→ Tasks to perform:
1. Reproduce word for word the stretch from "The shiest of" through "and urban planners." in the article on Jeff Carter's consulting work.
2. Answer these questions from the article on Jeff Carter's consulting work below:
(a) What degree did Jeff Carter earn at George Washington University in 1978?
(b) What daily rate did the World Bank pay for Carter's work?
(c) Who met Mercready and the Carters at the airport in Manila?

→ Excerpted text:

Brother Billy is not the only international businessman in the Carter family. TIME has learned that the President's youngest son Jeff, 27, has worked since 1978 as a computer consultant and that his clients, at least one of whom has agreed to pay a six-figure fee, included the World Bank and the authoritarian government of the Philippines.

The shiest of the President's four children, Donnel Jeffrey Carter got involved in his little-known career while a student at George Washington University, where he graduated with honors in 1978 with a bachelor's degree in geography, specializing in computer cartography. The technique plots data, like the location of a city's low-income families, on maps as an aid to social workers and urban planners.

At George Washington, Jeff Carter became friendly with a computer instructor, Robert Mercready, now 55, who had just been hired by the university. Mercready had spent 16 years as a desk-bound intelligence analyst for the Defense Intelligence Agency. Mercready and Carter formed Computer Mapping Consultants, Inc. The business move was viewed as quite inappropriate by some of Mercready's colleagues at George Washington and he left the university.

By then, Mercready and Carter were working as consultants for the World Bank. In February 1978 the bank sent Mercready to Yugoslavia to advise the government on a highway planning project. In November the bank sent Mercready to Seoul to determine the best locations for twelve new wholesale marketplaces in the city. The World Bank paid the two-man company at a daily rate of $180 for Mercready and $150 for Carter, sums in line with normal consultant fees. The total payments were $6,600 in fiscal 1978, $19,766 in 1979 and $24,000 in 1980.

Then, in March of this year, things began looking up for Mercready and Carter. At Mercready's suggestion, the World Bank sent the partners (accompanied by Jeffs wife Annette) to Manila to make a study of solid-waste disposal in the city. The project, for which they were paid $10,000, was part of an ambitious slum rebuilding program that is the special cause of Imelda Marcos, wife of Strongman President Ferdinand Marcos.

President Carter approved his son's trip, according to Secret Service records. He also told the State Department that Jeff and Annette were to be considered ordinary citizens—they were not to be briefed in advance or given red-carpet treatment by the U.S. embassy in Manila. Nonetheless, the visit was hardly routine. Mercready, Jeff and Annette Carter were met at the airport by Marcos' younger daughter Irene. They paid a courtesy call on Imelda Marcos. Jeff and Annette also were guests at Imelda Marcos' lunch for Chinese Foreign Minister Huang Hua.

The Philippine government tried to use the visit as a means of improving its image. The pro-Marcos Daily Express quoted Jeff as saying: "Of course my father does not believe what is being written about the Philippines, but I think it would be best that they [his father and mother] come here and see your beautiful country." The White House had no comment to make on the quote.

→ Records shown:
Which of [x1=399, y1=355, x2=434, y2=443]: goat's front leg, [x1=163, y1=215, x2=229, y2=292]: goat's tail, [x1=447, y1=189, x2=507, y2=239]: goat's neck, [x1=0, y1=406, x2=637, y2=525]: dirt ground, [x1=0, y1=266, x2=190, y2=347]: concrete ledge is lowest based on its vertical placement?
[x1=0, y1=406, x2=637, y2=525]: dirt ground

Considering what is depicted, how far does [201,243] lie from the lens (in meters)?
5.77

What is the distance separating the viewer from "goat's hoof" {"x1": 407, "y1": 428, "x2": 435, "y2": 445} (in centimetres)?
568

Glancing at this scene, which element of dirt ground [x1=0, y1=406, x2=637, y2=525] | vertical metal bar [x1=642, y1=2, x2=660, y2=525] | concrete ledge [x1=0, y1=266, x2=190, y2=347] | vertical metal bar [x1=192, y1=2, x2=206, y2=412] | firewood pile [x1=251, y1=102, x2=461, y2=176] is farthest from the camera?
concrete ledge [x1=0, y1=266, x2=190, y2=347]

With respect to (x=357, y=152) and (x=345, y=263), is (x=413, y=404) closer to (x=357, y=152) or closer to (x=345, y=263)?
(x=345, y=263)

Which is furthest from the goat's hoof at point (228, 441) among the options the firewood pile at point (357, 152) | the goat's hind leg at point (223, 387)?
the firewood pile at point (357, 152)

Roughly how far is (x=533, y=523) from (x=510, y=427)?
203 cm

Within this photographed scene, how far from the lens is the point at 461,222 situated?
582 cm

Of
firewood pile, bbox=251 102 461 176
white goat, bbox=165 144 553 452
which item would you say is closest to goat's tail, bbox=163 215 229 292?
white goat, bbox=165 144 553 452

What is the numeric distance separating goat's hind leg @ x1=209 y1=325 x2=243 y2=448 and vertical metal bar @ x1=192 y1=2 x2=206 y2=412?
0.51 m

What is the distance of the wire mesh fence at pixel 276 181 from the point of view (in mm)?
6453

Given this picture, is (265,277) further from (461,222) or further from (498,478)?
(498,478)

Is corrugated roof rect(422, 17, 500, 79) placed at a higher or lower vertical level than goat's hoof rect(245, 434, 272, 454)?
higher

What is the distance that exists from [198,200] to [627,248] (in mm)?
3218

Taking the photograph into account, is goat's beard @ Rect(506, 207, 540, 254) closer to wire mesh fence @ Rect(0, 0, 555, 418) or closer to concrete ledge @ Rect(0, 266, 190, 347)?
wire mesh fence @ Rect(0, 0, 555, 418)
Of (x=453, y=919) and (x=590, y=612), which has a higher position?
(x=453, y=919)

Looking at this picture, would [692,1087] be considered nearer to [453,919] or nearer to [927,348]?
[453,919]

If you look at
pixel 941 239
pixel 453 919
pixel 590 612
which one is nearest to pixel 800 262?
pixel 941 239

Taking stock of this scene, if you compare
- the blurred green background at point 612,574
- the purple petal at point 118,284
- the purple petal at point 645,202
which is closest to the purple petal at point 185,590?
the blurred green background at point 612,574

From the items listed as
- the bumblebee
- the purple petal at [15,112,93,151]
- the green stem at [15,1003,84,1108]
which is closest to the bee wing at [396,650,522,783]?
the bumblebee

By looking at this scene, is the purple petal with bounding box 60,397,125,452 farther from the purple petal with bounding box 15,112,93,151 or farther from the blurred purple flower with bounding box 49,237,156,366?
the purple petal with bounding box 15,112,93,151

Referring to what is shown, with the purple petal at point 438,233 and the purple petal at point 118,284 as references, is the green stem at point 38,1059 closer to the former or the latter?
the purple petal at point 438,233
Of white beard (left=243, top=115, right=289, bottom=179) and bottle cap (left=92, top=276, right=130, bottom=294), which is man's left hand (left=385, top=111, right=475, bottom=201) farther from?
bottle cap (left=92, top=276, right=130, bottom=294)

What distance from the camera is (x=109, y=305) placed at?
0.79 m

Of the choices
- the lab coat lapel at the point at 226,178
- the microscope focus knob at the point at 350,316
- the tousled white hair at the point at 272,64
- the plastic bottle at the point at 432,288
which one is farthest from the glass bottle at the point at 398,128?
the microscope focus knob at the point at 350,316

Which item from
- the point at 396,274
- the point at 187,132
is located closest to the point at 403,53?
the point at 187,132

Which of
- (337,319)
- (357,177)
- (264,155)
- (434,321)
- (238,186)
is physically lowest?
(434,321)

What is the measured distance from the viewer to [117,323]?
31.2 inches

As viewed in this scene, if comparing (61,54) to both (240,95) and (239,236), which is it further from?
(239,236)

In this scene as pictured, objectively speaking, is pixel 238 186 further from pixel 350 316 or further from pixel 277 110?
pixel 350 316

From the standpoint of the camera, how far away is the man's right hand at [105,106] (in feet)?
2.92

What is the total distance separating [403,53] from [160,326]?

→ Solutions below:
1.
The shiest of the President's four children, Donnel Jeffrey Carter got involved in his little-known career while a student at George Washington University, where he graduated with honors in 1978 with a bachelor's degree in geography, specializing in computer cartography. The technique plots data, like the location of a city's low-income families, on maps as an aid to social workers and urban planners.

2.
(a) A bachelor's degree in geography, specializing in computer cartography.
(b) $150 a day.
(c) Marcos' younger daughter Irene.